Pero Andre era, por encima de todo, una persona extremadamente amable y cariñosa. Cuando le llamé para contarle mi cambio de carrera, inmediatamente me invitó a su casa para charlar. Solo unos días después, nos sentamos durante varias horas a hablar sobre la vida como director de orquesta: las tensiones, las alegrías y los posibles escollos. Al final de la reunión, me invitó a compartir el podio con él en el concierto del 50.º aniversario del Festival de Música de Verano de Caramoor, del que era director artístico. Fue una gran oportunidad que surgió de la confianza y la atención de Andre, y que me abrió muchas puertas en mi nueva carrera.

Por esa misma época, recibí la misma confianza y atención por parte de otro amigo mío, Frank Solomon. Frank es un mánager muy respetado en el mundo de la música clásica desde hace más de 50 años. Ha lanzado la carrera de innumerables artistas con talento y, además, dirige desde la década de 1960 el muy querido Festival de Música de Marlboro. Me expresó su interés en representarme como director de orquesta cuando aún estaba terminando mi último año con el Cuarteto de Tokio.

Frank me ayudó a adquirir experiencia muy gradualmente. Me colocó estratégicamente en podios en algunos lugares interesantes para evitar el riesgo de sobreexponerme. En la víspera de Año Nuevo de 1995-1996, dirigí los valses de Strauss en la Grand Central Terminal con la orquesta de St. Luke's como parte de la celebración de la Primera Noche. Fue una pasada, y eso era exactamente lo que Frank quería que fuera.

En un par de temporadas, me consiguió citas con las principales orquestas de Norteamérica. Mientras tanto, Andre decidió dejar Caramoor y yo ocupé su lugar como director artístico. Esto me dio la oportunidad de dirigir regularmente la maravillosa Orquesta de St. Luke's.

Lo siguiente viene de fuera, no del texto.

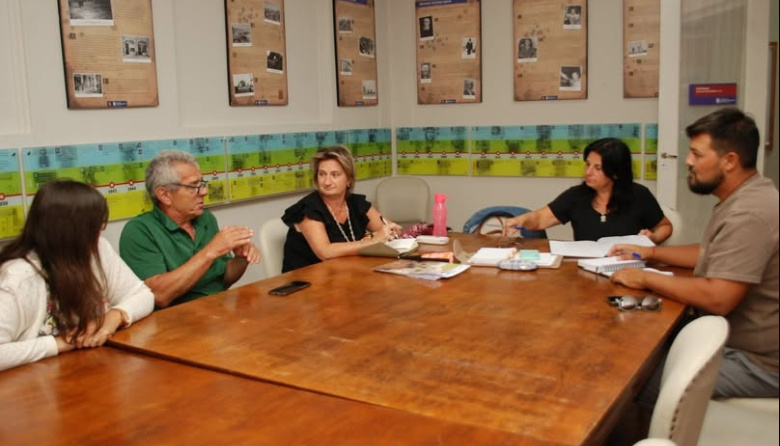 El Concejo de Discapacidad realizará aportes al nuevo pliego del transporte público.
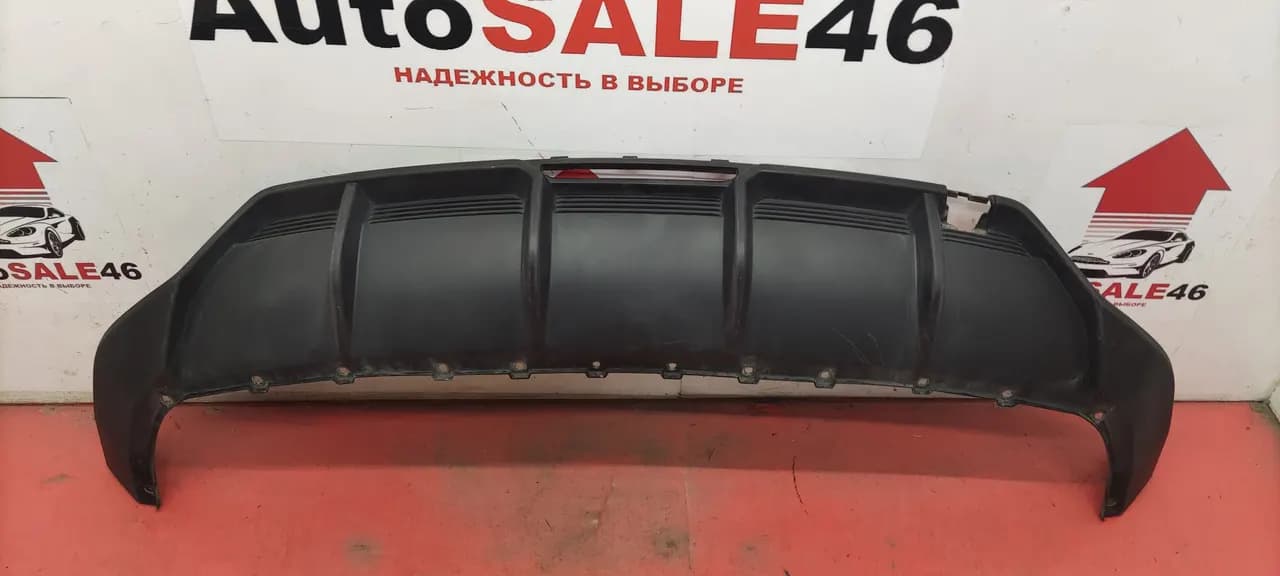 Спойлер заднего бампера Haval F7X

Esos primeros años implicaron una enorme concentración en desarrollar la técnica, descubrir cómo aprovechar al máximo el tiempo de ensayo y perfeccionar mis propios métodos para preparar partituras e interpretaciones. Es un largo camino hasta llegar a un punto en el que uno se siente finalmente libre para confiar en su proceso y simplemente hacer música. Cuando puedo simplemente dejarme llevar con músicos maravillosos que unen su talento en una sola voz expresiva, es una sensación maravillosa.

La gente suele comentar que dirigir parece fácil. Soy la única persona en el escenario que no tiene que tocar ni una sola nota durante toda la actuación, y eso puede parecer un poco ridículo para un espectador. Esto nunca se le ha escapado a mi hijo, que siempre me dice antes de las actuaciones: «Diviértete. ¡Mueve esa batuta!».

Pero, como ocurre con muchas habilidades, la clave para presentarla es hacer que parezca fácil. Tuve que acostumbrarme a eso durante el tiempo que toqué el violín sin poder controlar completamente mis dedos, y eso me ayudó mucho cuando dirigía orquestas sin tener la experiencia de un director típico.

Con el tiempo, me quedó claro que mi función era facilitar al máximo el trabajo de los demás para ofrecer la mejor música del mundo. Esa filosofía me ha acompañado a lo largo de toda mi carrera. Una vez le pregunté a un amigo que interpretaba la épica obra Rosenkavlier de Strauss junto al legendario director Carlos Kleiber: ¿cómo era tocar bajo su batuta? Él respondió con una sola palabra: «¡Fácil!». Ese es quizás el mayor elogio que he oído a alguien dedicarle a un director.